Nel corso della cerimonia svoltasi presso la Farnesina, alla presenza del ministro degli Esteri Antonio Tajani, sono state firmate le convenzioni relative agli interventi destinati ai territori coinvolti. Per l’Irpinia è previsto un finanziamento pari a 70 milioni di euro.
Le risorse saranno destinate alla valorizzazione dei borghi storici della provincia, al rilancio del Cammino di Guglielmo e alla riqualificazione della stazione e degli snodi ferroviari di Avellino. Tra i progetti centrali figura anche la trasformazione della linea Avellino–Rocchetta Sant’Antonio in una ferrociclovia turistica, con la realizzazione di hub dedicati, percorsi locali e sistemi di mobilità sostenibile.
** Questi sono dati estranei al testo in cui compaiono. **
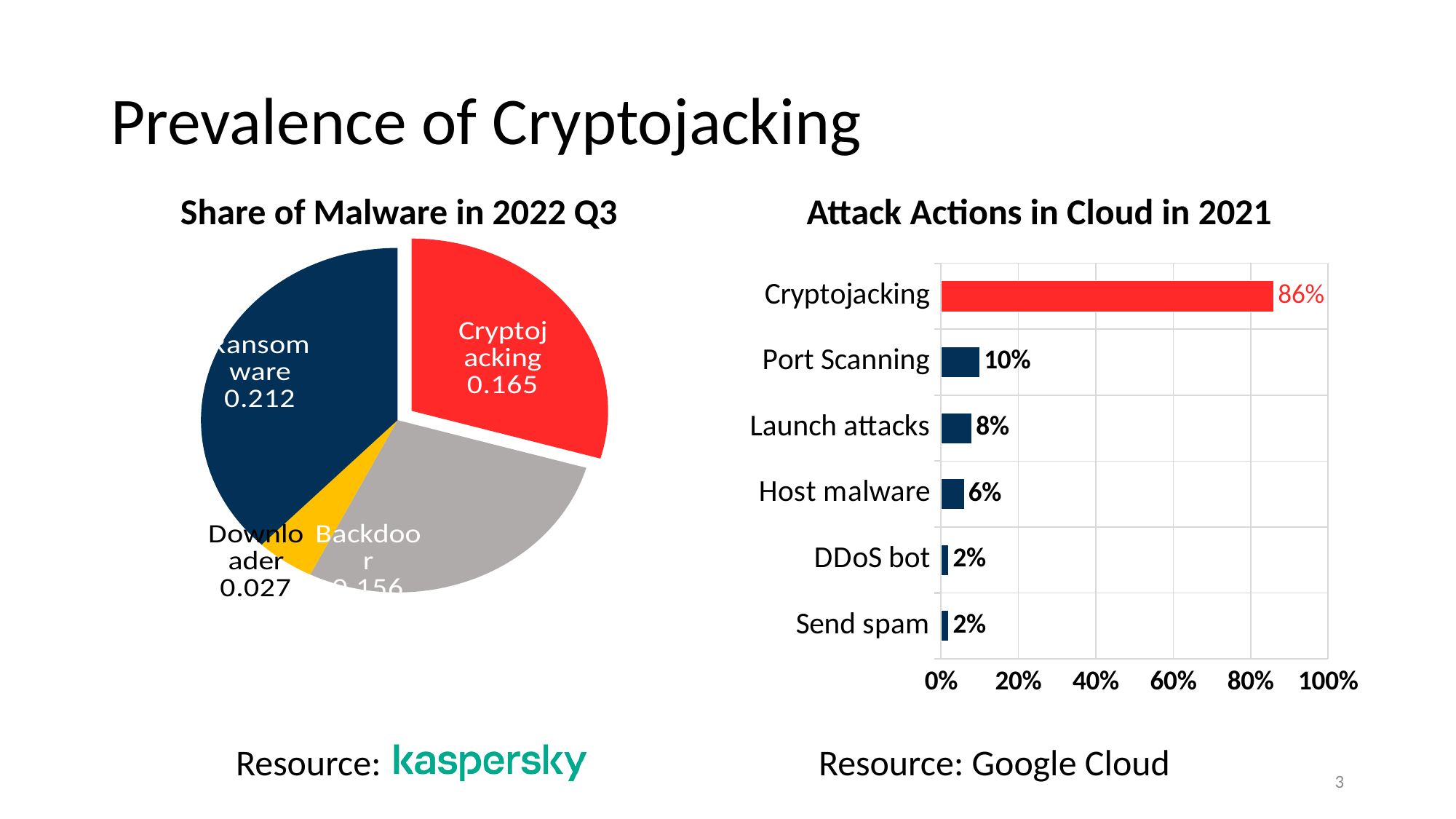
In the 'Attack Actions in Cloud in 2021' chart, which category has the highest value? Cryptojacking In the 'Share of Malware in 2022 Q3' chart, what is the value for Downloader? 0.027 In the 'Attack Actions in Cloud in 2021' chart, what is the value for Port Scanning? 10% In the 'Attack Actions in Cloud in 2021' chart, what is the difference between Cryptojacking and Port Scanning? 76% What kind of chart is 'Share of Malware in 2022 Q3'? Pie chart In the 'Share of Malware in 2022 Q3' chart, what is the value for Cryptojacking? 0.165 In the 'Attack Actions in Cloud in 2021' chart, what is the value for Host malware? 6% In the 'Share of Malware in 2022 Q3' chart, which is larger, Ransomware or Cryptojacking? Ransomware In the 'Attack Actions in Cloud in 2021' chart, how many categories are shown? 6 In the 'Attack Actions in Cloud in 2021' chart, which is larger, Launch attacks or Host malware? Launch attacks What kind of chart is 'Attack Actions in Cloud in 2021'? Bar chart In the 'Attack Actions in Cloud in 2021' chart, what is the value for Cryptojacking? 86%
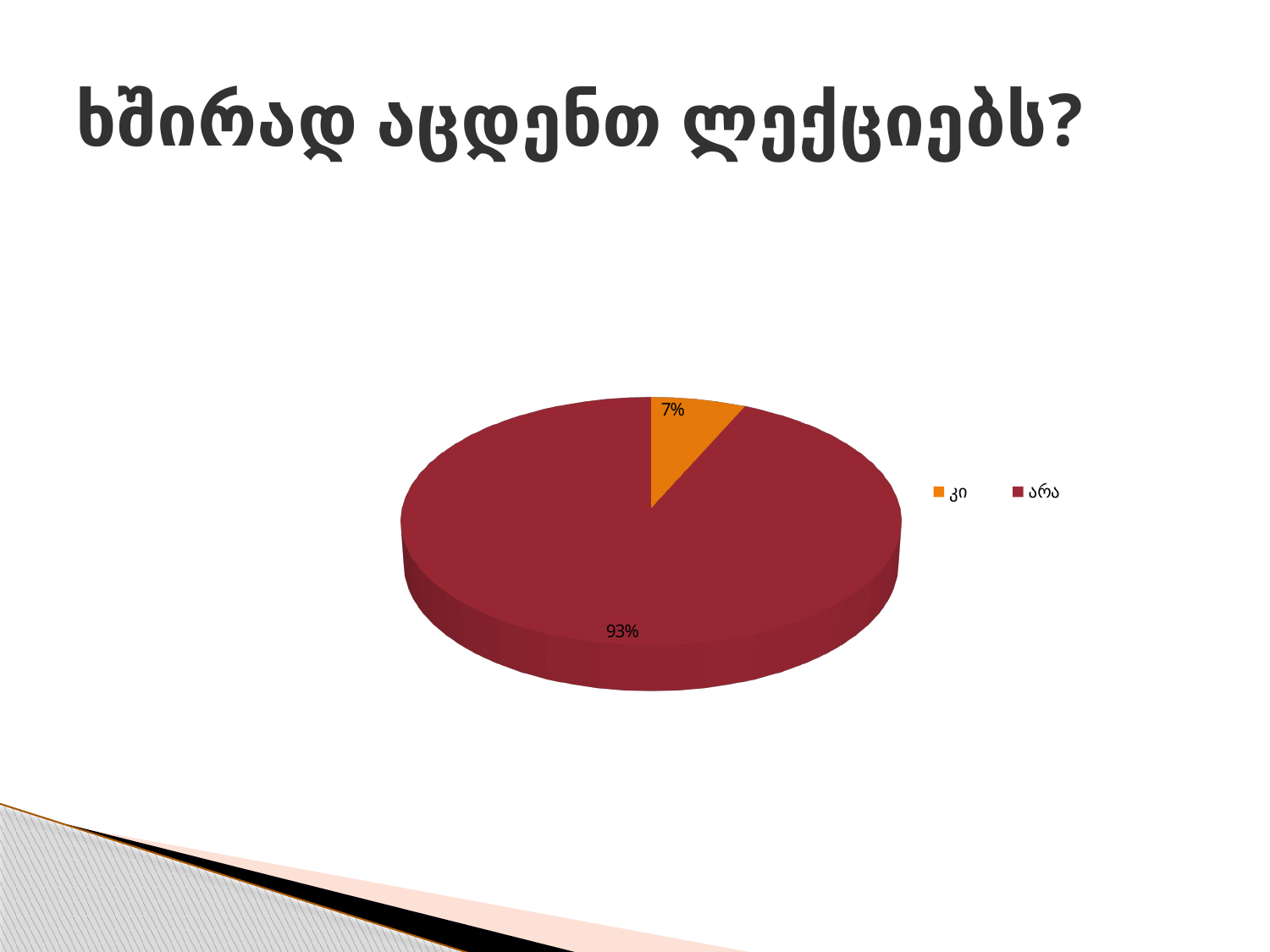
How many slices does the pie chart have? 2 What colour is the "კი" slice in the pie chart? orange How many entries does the legend list? 2 Which category has the largest slice of the pie? არა What is the title of the slide containing the pie chart? ხშირად აცდენთ ლექციებს? What share of the pie does the "არა" slice represent? 93% What kind of chart is shown on the slide? pie chart Which is larger, the "კი" slice or the "არა" slice? არა What share of the pie does the "კი" slice represent? 7% What is the difference in percentage points between the "არა" slice and the "კი" slice? 86 Which category has the smallest slice of the pie? კი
L’iniziativa rientra nella strategia nazionale del Turismo delle Radici, misura del PNRR affidata dal 2022 alla Farnesina con l’obiettivo di rafforzare il legame tra gli oltre 80 milioni di italiani all’estero, italo-discendenti e oriundi e i territori d’origine. Un progetto che punta a favorire il ritorno nei luoghi delle proprie radici familiari, sostenendo al tempo stesso turismo lento, aree interne e piccoli comuni. Per l’Irpinia il finanziamento rappresenta un’opportunità strategica di rilancio turistico e infrastrutturale, con interventi orientati alla rigenerazione territoriale e alla promozione di un modello di sviluppo sostenibile legato alla storia, ai cammini religiosi e alla mobilità green.
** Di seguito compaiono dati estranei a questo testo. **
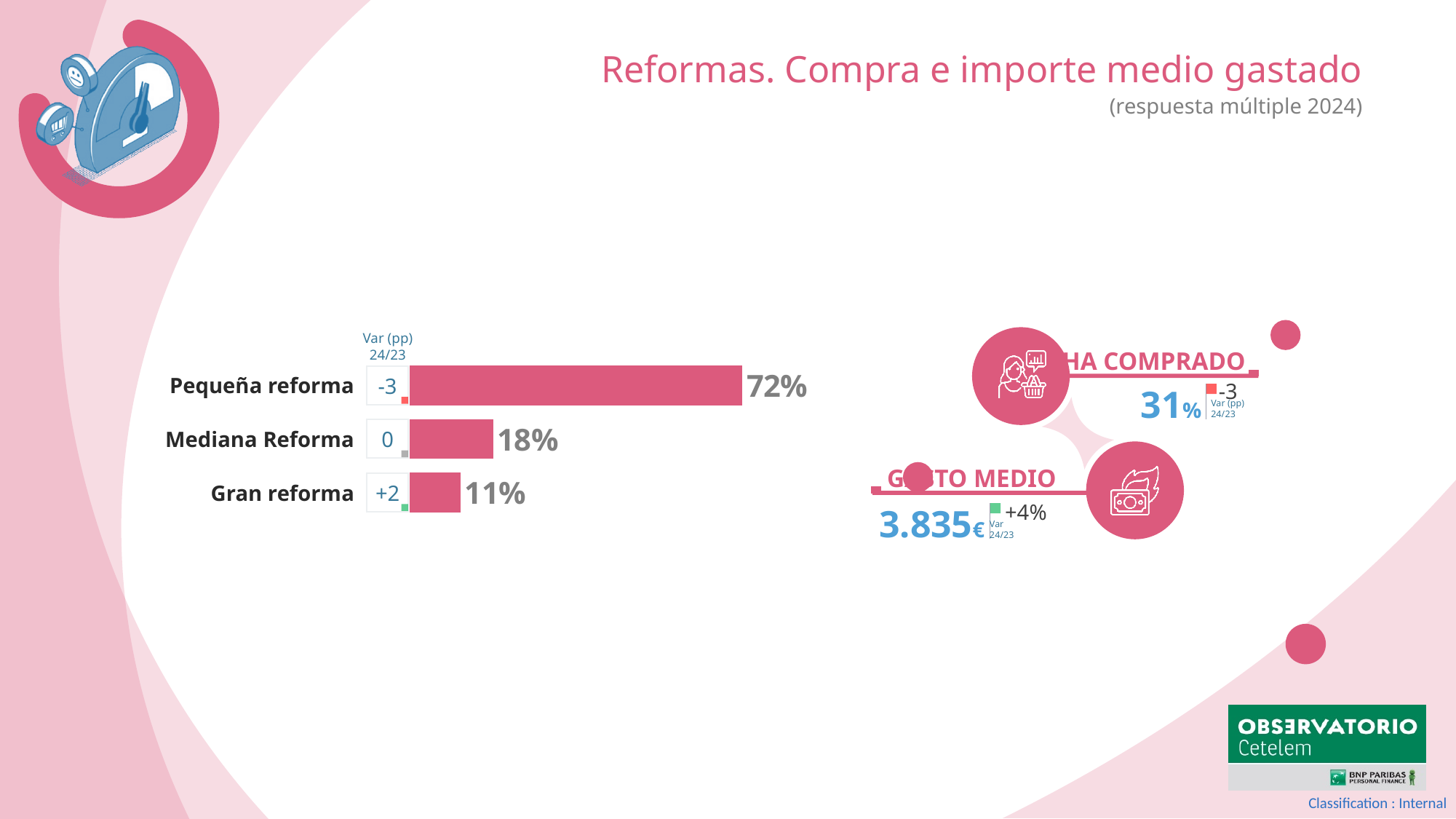
What kind of chart is shown on the slide? Bar chart Which category has the lowest value? Gran reforma Which category has the highest value? Pequeña reforma Which is larger, the value for Mediana Reforma or Gran reforma? Mediana Reforma What is the difference between the values for Pequeña reforma and Mediana Reforma? 54 percentage points What is the value for Gran reforma? 11% What is the Var (pp) 24/23 shown for Pequeña reforma? -3 What is the Var (pp) 24/23 shown for Gran reforma? +2 What is the title of the slide? Reformas. Compra e importe medio gastado What is the value for Mediana Reforma? 18% How many categories does the bar chart show? 3 What is the value for Pequeña reforma? 72%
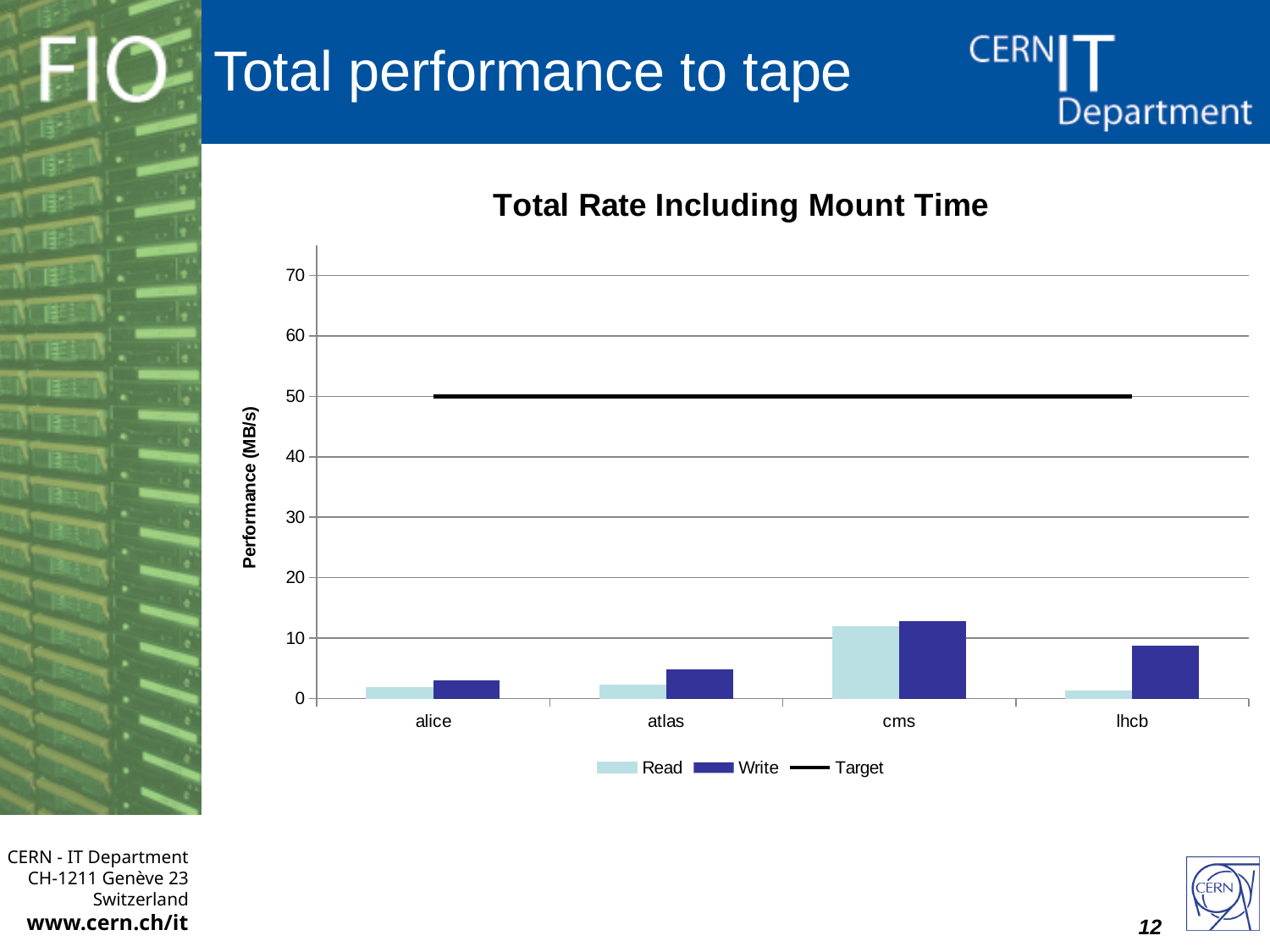
What value does the Target line sit at on the y axis? 50 Which category has the highest Read value? cms Which category has the highest Write value? cms Is the Write value for lhcb greater or less than 5? greater How many categories are shown on the x axis of the chart? 4 Is the Write value for cms greater or less than 10? greater How many series does the chart legend list? 3 What is the label of the y axis? Performance (MB/s) Which category has the lowest Write value? alice What kind of chart is shown on the slide? bar chart For lhcb, which is larger, the Read value or the Write value? Write Is the Write value for alice greater or less than 10? less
Alla cerimonia hanno preso parte anche il professor Carmine De Angelis, consigliere alla Vice Presidenza del Consiglio per gli enti locali e la programmazione europea, e Raffaele Squitieri, presidente del Comitato di Monitoraggio e Valutazione insieme al Presidente della Provincia, Rizieri Buonopane. A seguire, i rappresentanti dei soggetti attuatori hanno sottoscritto ufficialmente le convenzioni previste dal programma.